L'industrie technologique cubaine cherche des partenaires canadiens

«Technologies de l'information» a beau rimer avec «nouvelle économie», «Bourse» et «capitalisme en folie», Cuba veut sa part du gâteau. Une délégation cubaine en visite au Québec depuis maintenant une semaine cherche à établir des partenariats entre entreprises cubaines et canadiennes.

C'est le Consortium Silicon Island (CSI), un organisme basé à Laval mais représentant les entreprises technologiques et les centres de savoir et de développement des universités cubaines, qui accueille le groupe de quatre délégués du ministère de l'Informatique et des Communications cubain, dont le vice-ministre Melchor Félix Gil Morrell.

Ces quatre délégués rencontraient cet après-midi à Laval quelques entreprises et organismes québécoise, dont Khéops Technologies, Govern Software, Hydro-Québec, SNC-Lavalin, RVBS, Télé-Université, Vubiz.com, Oriso, CM TEK, Pyxis Technologies, SODEFI, Elix, Lason, le Centre de promotion du logiciel québécois, Laval Technopole et Laurentides International. Industrie Canada est également du lot.

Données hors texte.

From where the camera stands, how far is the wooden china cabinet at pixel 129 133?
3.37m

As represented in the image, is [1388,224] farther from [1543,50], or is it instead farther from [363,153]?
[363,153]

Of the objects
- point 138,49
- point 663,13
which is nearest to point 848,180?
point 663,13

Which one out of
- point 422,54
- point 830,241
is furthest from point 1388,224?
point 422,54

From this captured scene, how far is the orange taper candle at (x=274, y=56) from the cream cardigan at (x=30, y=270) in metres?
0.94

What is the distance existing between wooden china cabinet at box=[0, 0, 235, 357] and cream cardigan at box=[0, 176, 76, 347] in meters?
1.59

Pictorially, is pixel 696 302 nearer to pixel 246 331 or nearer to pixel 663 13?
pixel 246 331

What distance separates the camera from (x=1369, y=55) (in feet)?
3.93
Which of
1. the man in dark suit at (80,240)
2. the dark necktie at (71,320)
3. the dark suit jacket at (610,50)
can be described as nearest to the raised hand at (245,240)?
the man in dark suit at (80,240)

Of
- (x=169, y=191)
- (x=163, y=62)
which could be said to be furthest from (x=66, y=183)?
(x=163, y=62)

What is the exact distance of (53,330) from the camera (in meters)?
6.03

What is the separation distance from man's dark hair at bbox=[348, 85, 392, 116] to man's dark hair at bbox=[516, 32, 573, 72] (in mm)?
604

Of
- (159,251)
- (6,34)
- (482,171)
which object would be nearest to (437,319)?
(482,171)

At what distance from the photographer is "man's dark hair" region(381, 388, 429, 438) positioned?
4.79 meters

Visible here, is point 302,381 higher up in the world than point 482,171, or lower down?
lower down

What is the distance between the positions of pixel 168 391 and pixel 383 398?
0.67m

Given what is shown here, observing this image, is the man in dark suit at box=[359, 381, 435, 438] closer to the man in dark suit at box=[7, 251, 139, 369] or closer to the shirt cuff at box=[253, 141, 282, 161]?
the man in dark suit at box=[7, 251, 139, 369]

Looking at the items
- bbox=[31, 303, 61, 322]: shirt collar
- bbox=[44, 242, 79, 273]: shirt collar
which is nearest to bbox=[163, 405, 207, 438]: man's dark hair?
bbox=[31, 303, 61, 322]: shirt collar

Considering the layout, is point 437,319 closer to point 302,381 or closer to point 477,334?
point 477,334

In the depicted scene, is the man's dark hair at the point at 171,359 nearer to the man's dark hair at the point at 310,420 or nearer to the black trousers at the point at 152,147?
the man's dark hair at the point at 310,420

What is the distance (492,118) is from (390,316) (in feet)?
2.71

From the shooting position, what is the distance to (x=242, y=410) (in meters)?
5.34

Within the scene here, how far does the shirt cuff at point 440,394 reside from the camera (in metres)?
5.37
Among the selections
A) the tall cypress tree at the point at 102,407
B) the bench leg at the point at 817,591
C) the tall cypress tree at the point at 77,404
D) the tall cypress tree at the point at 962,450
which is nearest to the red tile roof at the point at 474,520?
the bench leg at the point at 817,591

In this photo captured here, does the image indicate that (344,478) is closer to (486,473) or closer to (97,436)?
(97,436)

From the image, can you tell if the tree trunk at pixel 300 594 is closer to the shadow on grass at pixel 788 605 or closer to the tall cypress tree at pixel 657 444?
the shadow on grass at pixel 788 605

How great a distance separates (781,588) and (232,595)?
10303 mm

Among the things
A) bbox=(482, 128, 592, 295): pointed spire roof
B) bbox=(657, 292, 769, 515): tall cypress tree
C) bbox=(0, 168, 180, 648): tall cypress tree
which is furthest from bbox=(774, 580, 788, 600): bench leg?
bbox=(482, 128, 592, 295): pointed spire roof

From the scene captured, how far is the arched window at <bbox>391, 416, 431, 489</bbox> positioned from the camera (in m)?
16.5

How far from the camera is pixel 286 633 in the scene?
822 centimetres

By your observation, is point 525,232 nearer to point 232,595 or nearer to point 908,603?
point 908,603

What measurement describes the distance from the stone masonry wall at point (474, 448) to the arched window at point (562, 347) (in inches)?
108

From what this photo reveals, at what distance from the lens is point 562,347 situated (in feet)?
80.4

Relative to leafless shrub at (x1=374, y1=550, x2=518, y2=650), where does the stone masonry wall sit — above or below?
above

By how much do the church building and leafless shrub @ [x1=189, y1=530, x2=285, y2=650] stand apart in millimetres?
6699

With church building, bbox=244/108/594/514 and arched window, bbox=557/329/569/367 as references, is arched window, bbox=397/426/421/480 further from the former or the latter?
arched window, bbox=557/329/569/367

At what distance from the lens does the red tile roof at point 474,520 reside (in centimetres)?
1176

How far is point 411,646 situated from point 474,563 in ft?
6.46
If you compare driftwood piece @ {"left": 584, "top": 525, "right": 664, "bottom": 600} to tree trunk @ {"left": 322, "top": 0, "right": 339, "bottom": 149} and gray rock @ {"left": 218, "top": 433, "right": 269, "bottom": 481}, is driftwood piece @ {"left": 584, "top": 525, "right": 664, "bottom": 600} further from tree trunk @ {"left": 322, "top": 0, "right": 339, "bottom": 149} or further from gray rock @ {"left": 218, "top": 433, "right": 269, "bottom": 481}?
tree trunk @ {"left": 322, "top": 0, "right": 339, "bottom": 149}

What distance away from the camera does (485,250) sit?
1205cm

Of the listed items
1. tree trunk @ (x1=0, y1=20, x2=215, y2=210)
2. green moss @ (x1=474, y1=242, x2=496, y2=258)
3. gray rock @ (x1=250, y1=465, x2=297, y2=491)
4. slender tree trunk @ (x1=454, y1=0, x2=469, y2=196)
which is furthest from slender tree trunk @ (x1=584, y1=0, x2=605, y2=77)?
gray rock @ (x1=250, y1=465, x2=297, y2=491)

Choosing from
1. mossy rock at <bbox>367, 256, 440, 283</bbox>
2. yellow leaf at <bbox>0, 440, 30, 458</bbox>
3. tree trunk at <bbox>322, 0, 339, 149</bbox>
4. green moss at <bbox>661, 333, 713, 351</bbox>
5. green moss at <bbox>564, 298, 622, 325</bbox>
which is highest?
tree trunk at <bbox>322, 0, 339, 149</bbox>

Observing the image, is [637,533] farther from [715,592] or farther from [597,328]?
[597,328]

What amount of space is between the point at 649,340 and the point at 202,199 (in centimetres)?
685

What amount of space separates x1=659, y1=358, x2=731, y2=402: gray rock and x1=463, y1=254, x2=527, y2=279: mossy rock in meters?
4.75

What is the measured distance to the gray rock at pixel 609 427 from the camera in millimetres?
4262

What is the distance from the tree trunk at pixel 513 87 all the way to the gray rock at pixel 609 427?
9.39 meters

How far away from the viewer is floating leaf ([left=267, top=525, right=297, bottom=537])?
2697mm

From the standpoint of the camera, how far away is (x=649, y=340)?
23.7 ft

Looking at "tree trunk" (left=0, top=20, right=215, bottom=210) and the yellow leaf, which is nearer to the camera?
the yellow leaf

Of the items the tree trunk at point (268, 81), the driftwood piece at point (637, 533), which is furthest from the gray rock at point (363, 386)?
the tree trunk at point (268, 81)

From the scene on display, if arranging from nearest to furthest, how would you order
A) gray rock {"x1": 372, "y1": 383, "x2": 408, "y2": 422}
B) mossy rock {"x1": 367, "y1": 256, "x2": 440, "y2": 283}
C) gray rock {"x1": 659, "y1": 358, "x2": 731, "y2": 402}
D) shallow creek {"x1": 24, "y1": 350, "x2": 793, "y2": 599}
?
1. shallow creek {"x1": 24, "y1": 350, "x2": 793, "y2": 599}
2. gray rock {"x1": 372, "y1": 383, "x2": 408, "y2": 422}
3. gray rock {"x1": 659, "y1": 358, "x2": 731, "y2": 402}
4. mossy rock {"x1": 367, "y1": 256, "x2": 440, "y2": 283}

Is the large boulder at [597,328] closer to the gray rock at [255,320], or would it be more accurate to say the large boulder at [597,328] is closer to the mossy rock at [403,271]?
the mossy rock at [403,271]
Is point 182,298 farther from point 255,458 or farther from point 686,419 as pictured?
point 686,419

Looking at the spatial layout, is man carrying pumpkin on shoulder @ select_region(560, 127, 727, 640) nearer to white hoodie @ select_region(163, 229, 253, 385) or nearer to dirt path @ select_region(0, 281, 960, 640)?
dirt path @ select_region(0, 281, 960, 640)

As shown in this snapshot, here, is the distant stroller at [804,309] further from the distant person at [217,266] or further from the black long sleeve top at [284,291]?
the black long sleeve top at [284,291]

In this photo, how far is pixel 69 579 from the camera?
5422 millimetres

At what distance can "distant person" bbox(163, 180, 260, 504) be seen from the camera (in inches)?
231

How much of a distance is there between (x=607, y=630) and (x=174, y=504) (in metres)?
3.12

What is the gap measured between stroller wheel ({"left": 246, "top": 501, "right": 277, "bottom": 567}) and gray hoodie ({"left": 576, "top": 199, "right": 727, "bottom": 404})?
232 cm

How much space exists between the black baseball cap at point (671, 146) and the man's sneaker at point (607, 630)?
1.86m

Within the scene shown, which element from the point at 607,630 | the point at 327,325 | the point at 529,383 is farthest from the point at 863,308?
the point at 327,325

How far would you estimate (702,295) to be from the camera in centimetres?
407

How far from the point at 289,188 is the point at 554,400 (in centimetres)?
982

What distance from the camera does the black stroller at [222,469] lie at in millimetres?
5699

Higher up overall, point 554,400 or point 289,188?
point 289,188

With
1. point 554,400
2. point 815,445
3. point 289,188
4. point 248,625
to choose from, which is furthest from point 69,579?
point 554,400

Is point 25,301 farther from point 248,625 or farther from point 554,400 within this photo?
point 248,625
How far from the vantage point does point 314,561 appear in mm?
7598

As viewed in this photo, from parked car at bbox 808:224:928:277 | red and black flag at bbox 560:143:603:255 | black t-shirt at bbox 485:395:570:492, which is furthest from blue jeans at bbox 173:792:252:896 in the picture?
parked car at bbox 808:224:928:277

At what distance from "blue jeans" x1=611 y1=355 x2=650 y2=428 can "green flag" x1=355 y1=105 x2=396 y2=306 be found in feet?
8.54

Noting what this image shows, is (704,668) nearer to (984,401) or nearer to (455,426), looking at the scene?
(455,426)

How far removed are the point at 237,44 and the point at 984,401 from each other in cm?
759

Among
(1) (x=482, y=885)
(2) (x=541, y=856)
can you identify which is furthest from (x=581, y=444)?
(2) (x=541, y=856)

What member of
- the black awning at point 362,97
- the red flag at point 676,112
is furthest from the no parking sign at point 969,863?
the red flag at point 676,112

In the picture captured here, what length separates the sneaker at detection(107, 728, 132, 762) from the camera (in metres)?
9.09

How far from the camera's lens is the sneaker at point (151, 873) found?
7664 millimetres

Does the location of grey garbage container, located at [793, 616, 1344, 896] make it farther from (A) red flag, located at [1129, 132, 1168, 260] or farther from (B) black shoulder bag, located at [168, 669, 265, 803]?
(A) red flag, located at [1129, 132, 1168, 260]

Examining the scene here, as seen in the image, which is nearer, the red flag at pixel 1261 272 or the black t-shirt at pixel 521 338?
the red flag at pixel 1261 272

Selon Stéphane d'Amours, président du CSI, les entreprises canadiennes peuvent tirer parti de ces alliances stratégiques de diverses façons. «Cuba peut servir de porte d'entrée pour l'Amérique latine, explique-t-il. Cuba dispose par exemple de représentations permanentes au Mexique, au Brésil, en Argentine, au Costa Rica et au Guatemala, entre autres. Il y a également un fort potentiel de main d'oeuvre spécialisée.»

La documentation préparée par son organisme fait d'ailleurs ses choux gras de la qualité du personel cubain. «À Cuba, pour une population de 11 millions d'habitants, il y a 47 universités, 23 400 professeurs et 300 000 étudiants universitaires, peut-on y lire. [...] L'informatique est intégrée à l'éducation dès la septième année. [...] Plus de 13 000 gradués sont issus des études supérieures en informatique et en électronique.»

Pour sa part, la délégation cubaine cherche à profiter de la formation et des connaissances canadiennes. On serait également intéressé à trouver des partenaires pour le développement, la représentation ou la distribution de produits cubains.

L'industrie cubaine des technologies de l'information conçoit notamment de nombreuses solutions en télémédecine. Ce n'est toutefois pas l'unique secteur où les entreprises cubaines, une quarantaine employant plus de 5000 spécialistes selon le communiqué, sont intéressées à développer des partenariats. Le développement de logiciels et de systèmes d'information, la télémédecine, la géomatique, le multimédia, la conversion et le traitement de données figurent au plan de match.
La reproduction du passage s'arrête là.